1. Field of the Invention
This invention relates to a process for producing amino acids employing aminotransferases. More particularly, this invention relates to a process for making unnatural amino acids such as L-2-aminobutyrate and L-tert-leucine employing an aminotransferase.
2. Related Background Art
The process of the invention improves on prior art processes for making natural and unnatural amino acids using transaminase enzymes. Transaminases have been known in the literature for many years. See, Transaminases, Philipp Christen & David E. Metzler, ed. (1985) (John Wiley and Sons, New York). Briefly, a transaminase reaction requires two substrates, an amino acid and a keto acid. The transaminase catalyzes the exchange of the keto group (C.dbd.) from the keto acid and the amino group from the amino acid (--NH.sub.2). This exchange generates a new amino acid from the keto acid and a new keto acid from the amino acid. Typically only one of the products is desired, generally the new amino acid, and the other is an unwanted by-product.
Used in isolation, the enzyme converts the two substrates to the two products. Theoretically, because the reaction is reversible, it proceeds until it reaches equilibrium producing roughly 50% conversion of the substrate to products.

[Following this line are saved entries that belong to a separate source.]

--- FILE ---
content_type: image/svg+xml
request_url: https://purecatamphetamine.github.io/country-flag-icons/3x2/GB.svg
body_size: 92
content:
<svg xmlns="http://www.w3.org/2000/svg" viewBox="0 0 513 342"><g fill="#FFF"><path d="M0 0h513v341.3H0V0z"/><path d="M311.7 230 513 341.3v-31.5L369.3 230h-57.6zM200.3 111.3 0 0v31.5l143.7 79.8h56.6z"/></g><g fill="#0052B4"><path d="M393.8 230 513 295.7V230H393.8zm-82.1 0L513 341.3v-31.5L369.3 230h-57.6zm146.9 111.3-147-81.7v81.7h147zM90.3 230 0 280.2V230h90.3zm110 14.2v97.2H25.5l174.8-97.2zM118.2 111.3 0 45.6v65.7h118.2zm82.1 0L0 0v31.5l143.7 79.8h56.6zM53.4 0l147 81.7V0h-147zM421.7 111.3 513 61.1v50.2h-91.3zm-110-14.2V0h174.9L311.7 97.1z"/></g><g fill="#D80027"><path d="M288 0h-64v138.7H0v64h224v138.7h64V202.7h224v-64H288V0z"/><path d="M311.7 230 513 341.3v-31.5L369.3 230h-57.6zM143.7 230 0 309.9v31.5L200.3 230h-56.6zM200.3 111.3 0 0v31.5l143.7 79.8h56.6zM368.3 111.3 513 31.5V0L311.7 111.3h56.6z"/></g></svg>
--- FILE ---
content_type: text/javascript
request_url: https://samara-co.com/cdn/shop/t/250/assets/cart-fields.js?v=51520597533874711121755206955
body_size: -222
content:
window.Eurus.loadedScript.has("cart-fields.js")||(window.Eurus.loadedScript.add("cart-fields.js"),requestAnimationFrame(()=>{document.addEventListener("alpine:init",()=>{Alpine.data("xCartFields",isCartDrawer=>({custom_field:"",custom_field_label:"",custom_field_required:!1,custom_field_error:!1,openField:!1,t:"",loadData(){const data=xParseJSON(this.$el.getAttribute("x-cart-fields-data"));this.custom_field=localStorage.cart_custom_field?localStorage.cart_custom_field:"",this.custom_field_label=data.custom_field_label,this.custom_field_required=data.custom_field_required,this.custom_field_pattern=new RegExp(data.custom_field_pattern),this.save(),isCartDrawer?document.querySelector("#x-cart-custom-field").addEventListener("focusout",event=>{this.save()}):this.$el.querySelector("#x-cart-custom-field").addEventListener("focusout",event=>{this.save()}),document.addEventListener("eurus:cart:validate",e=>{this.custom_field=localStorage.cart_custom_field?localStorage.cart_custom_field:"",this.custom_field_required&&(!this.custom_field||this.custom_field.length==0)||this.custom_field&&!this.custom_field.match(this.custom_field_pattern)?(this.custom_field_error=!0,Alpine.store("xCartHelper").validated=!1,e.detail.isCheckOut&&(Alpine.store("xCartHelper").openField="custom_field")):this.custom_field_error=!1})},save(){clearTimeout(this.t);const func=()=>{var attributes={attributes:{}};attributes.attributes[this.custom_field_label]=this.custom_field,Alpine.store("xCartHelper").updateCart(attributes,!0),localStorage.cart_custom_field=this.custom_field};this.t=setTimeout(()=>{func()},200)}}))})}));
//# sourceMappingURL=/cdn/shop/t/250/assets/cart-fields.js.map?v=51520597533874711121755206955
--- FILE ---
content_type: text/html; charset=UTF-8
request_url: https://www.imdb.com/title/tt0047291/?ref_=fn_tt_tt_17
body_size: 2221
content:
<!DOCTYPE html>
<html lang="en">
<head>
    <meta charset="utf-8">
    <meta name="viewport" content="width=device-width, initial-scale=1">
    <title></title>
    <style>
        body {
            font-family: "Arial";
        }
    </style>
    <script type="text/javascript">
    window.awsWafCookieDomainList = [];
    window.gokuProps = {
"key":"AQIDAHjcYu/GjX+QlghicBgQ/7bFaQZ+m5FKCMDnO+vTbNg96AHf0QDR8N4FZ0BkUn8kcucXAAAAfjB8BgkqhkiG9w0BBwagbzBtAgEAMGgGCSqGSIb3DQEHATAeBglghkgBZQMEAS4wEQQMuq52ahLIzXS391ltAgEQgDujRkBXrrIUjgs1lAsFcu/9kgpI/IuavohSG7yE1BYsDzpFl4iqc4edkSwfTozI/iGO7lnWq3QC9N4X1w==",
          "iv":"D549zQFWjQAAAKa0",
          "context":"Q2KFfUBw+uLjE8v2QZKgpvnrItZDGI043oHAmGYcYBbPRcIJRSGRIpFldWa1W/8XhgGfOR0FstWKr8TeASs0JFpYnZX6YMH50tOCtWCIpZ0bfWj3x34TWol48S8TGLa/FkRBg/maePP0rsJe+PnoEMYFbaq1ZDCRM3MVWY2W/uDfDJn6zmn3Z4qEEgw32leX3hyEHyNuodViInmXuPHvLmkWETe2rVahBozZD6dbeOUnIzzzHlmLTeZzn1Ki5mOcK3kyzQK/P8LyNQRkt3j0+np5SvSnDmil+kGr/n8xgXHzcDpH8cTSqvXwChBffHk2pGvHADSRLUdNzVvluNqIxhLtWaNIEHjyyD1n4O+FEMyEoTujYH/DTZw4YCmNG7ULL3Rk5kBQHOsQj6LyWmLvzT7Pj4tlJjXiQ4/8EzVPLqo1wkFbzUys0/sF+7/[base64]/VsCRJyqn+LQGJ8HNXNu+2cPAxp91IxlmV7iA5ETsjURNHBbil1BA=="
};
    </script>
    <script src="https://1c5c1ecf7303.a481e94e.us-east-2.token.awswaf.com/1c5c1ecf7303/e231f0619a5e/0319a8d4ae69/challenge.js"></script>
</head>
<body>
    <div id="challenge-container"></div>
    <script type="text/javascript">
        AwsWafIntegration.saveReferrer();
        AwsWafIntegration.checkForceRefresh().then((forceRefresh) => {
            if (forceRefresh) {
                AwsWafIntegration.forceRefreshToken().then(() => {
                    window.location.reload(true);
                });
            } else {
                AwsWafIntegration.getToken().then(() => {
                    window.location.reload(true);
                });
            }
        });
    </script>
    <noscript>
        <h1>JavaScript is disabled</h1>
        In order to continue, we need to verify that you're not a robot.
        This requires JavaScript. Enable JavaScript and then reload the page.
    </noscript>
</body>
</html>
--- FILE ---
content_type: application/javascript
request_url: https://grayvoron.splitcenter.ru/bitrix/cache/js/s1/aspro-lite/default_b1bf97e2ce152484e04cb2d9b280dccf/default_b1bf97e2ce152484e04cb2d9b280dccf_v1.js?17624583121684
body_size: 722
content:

U.S. Pat. No. 4,518,692 ("Rozzell I") discloses a method for producing L-amino acids by reacting L-aspartic acid and various 2-keto acids with transaminases. The Rozzell I method uses L-aspartic acid as the amino acid to produce oxaloacetate and describes various methods of decarboxylating oxaloacetate to form pyruvate. However, as will be shown herein, the pyruvate produced in the Rozzell I method can still act as a keto donor in the reverse process to form alanine. Tokarski et al., Biotechnology Letters, Vol. 10 (1) (1988), pp. 7-10, show that alanine acts as a substrate in transaminase reactions. See also, Transaminases (1985); and Amino Acids: Biosynthesis and Genetic Regulation, Klaus M. Herrmann and Ronald L. Somerville ed. (1983) (Addison-Wesley Publishing, Reading Mass.). Tokarski, et al. studied the use of a transaminase to produce L-2-aminobutyrate from 2-ketobutyrate and alanine. The reference, however, discloses only 25-30% conversion to products, demonstrating that the reverse reaction will prevent attaining even the theoretical limit of 50%. This has long been considered an intrinsic property and a problem of transaminase reactions and is the major reason such enzyme catalyzed reactions have not been exploited more in industrial processes to produce these highly desired amino acid products. The present invention differs from Rozzell I and Tokarski et al. by providing an effective enzymatic method to remove the potential substrates of the reverse reaction from the mixture.
U.S. Pat. No. 4,826,766 ("Rozzell II"), discloses an improved transaminase catalyzed reaction that employs two transaminase enzymes and additional keto acids. In the process, a first transaminase enzyme catalyzes the reaction between a first amino acid and a first keto acid to produce a second amino acid and second keto acid. A second transaminase enzyme then catalyzes a further reaction of the second amino acid and a third keto acid to form the desired amino acid. The two transaminase enzymes are selected such that the first enzyme does not catalyze the second reaction and the second enzyme does not catalyze the first reaction. The Rozzell II method, however, requires additional keto acid and does not disclose the use of acetolactate synthase.
The disclosure of these patents and references are hereby incorporated in their entirety into this specification by reference. Thus, a method to increase the yield of amino acids using transaminase enzymes is desirable.
This invention provides an improved transaminase process, which combines the transaminase enzyme with a second enzyme that eliminates the keto acid produced by the transaminase reaction, preventing the formation of equilibrium, and driving the amino acid producing reaction to completion. The second enzyme catalyzes a reaction which converts the keto acid to a substance that can no longer react with the transaminase. By removing the second keto acid, the second enzyme allows the amino acid producing reaction to proceed to an extent that the desired amino acid product represents approximately 100% of the amino acids produced.
The amino acids produced by this process are useful by themselves, for example as feed additives, flavor enhancers, sweeteners, and nutritional supplements, or can be used as synthetic intermediates to be further reacted to form useful products, in particular pharmaceuticals. Amino acid products of this process are particularly useful as single enantiomer starting materials for producing chiral pharmaceuticals.